Tempo runs are sub-maximal runs done on your low intensity days. You pick a total meters/yardage distance that you are going to do for the day. I typcially stick to 1000yds or less (I'm an olinemen), you might be able to hand a little bit more depending on your endurance level. You take the total yardage (let's stick with 1000 yds) and decide a distance that you are going to run the total yardage on. Today I did all of my runs in 50yd incraments. The key to these runs is to run them at 75% or lower of your best time. Running at this pace does not tax your CNS and actually assists in recovery from higher intensity work. After you do your "semi-sprint" you rest 30-60s (depending on your fitness level) and then you do another one until the total volume is reached.
Charlie states that doing these not only helps with recovery from high intensity days, but that it develops your aerobic capacity in a much more effiecent manner than long distance running which will allow speed and power athletes to improve recovery rates between intense bouts of exercise (i.e. a basketball play).
how is your conditioning right now? can you play a whole game of basketball, full court, and not be dead tiered at the end? are you gasping for air/ heavily fatigued if you play a long time?
If so, then longer distances might not be too bad. they will improve endurance, and let you keep moving and pressuring your opponents.
HOWEVER, thew will hurt your quickness if you are already lean and somewhat quick. on the other hand, if you need to lose some substantial body fat, then the drop in weight from distance running will help make you faster. also, untrained individuals will probably see benefits in speed from just about anything. Im assuming you are not untrained. If you are Very quick, but dont have any staying power, then distance running might be helpful for that as well.
this topic is just too broad to give an answer like "cardio will make you slow"
Basketball requires a lot of physical qualities. endurance is one, explosive power is another. Make sure your program balances all the aspects of the game and put more emphasis on the weaker points.
Baller, yea they are interval sprints. They are just done at a pace much slower than what I think of when I hear interval sprints so I refer to them as tempos. I would save your interval sprints (like what Defranco outlines in his article) for the high intensity days (on days you lift) and do tempos to help with recovery.

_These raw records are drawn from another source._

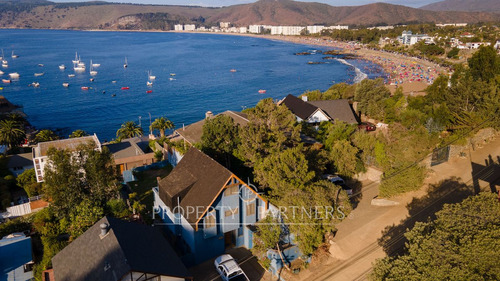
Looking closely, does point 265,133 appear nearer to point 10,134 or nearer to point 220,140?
point 220,140

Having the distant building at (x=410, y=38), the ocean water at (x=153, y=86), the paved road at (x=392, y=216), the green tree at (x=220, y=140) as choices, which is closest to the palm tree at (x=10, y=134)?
the ocean water at (x=153, y=86)

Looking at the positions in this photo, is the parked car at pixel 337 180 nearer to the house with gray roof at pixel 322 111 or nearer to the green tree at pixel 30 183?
the house with gray roof at pixel 322 111

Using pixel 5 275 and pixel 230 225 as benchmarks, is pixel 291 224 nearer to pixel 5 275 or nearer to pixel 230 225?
pixel 230 225

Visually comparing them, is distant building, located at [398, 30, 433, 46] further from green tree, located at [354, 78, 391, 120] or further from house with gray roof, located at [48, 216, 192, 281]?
house with gray roof, located at [48, 216, 192, 281]

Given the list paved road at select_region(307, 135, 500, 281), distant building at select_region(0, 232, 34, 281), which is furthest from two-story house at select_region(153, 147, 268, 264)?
distant building at select_region(0, 232, 34, 281)

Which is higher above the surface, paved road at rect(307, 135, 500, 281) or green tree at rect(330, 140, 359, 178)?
green tree at rect(330, 140, 359, 178)

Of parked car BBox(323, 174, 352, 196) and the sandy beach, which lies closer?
parked car BBox(323, 174, 352, 196)

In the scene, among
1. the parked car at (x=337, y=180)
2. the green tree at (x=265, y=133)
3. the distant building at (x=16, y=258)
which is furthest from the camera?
the parked car at (x=337, y=180)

Baller, I am still not sure why you want to spend 30 minutes on Monday running, especially since Monday is a lift day. Further, why workout 6 days per week when you can get the same strength and conditioning benefits in 3? It is all about working smarter, not harder or more often.

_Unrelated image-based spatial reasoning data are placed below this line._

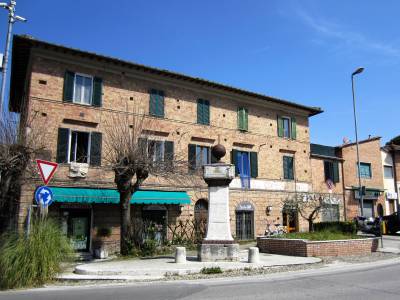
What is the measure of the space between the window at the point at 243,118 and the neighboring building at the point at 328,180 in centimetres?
639

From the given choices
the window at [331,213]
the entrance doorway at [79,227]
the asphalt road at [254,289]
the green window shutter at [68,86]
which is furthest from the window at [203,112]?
the asphalt road at [254,289]

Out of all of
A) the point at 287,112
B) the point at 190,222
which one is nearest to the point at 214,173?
the point at 190,222

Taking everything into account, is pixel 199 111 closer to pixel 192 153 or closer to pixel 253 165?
pixel 192 153

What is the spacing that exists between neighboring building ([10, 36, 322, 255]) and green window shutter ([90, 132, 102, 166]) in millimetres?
48

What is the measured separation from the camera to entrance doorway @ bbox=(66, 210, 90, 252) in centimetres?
1848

My recommendation: 1) follow the lifting protocol your coach gave you: Whatever exercises, 3x/week, just don't take excessive rest between sets/exercises, not more than 30 seconds, preferrably less;
2) on those days, and ONLY those days, follow the lifting with High Intensity Interval Training (HIIT). You only need to complete ONE workout of HIIT per day to get maximum benefit. Here is all I would do if I were you: get 2-10lbs dumbells. Take one in each hand. Take a step for a deep lunge, keeping the dumbells at your side. As you stand, perform a front shoulder raise with both dumbells. Lower the dumbells as you take your next step and repeat. Do this as many times, in control and with good form, as you can for 20 seconds. Rest for precisely 10 seconds. This constitutes one set. Repeat for a total of 8 sets. You will be amazed at your heart rate and the amount of sweat.

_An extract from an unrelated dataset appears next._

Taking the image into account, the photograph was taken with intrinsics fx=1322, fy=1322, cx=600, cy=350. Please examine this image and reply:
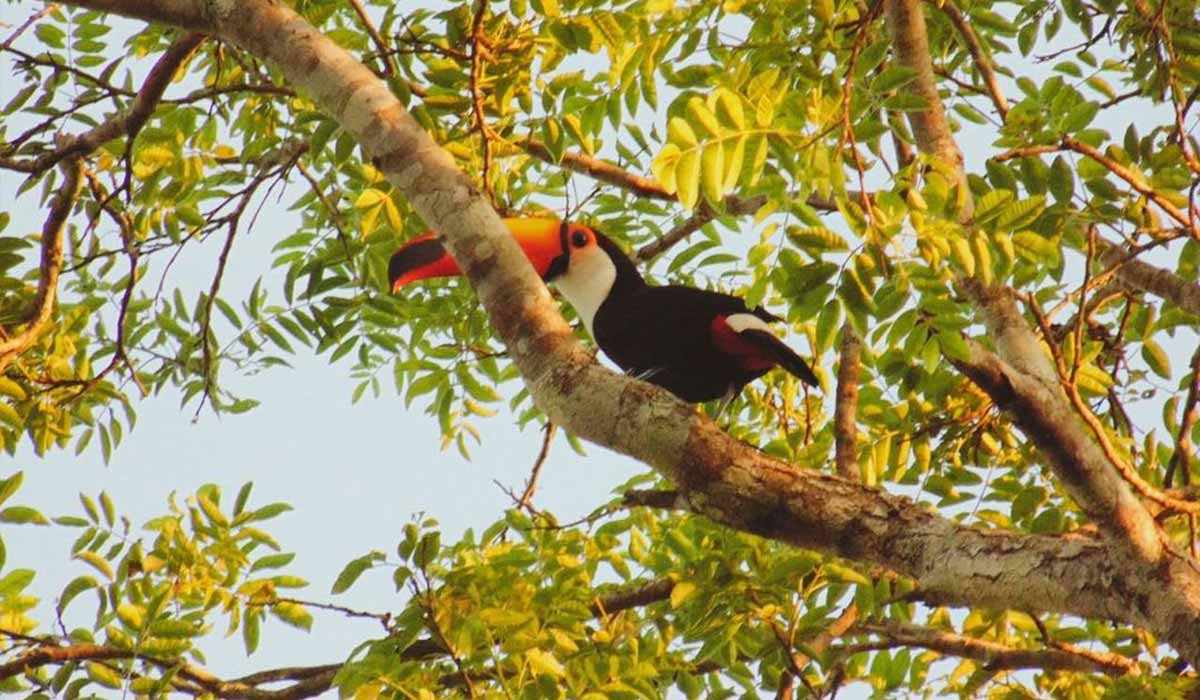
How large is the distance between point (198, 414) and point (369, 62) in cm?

Your anaerobic capacity will improve far better than running for 15 minutes x2.
Further, your body will get to recover on the off days and taking the weekend off will get you ready for another intense week of exercise. You will come back from the summer in far better shape than anyone else.
I have several other HIIT routines, with rsistance or not, that you can perform if you wish. I am currently developing an incredible vertical jump program for b'ballers and v'ballers. Should be published by Sept/Oct.
All the best this summer. Any questions, don't hesitate to ask.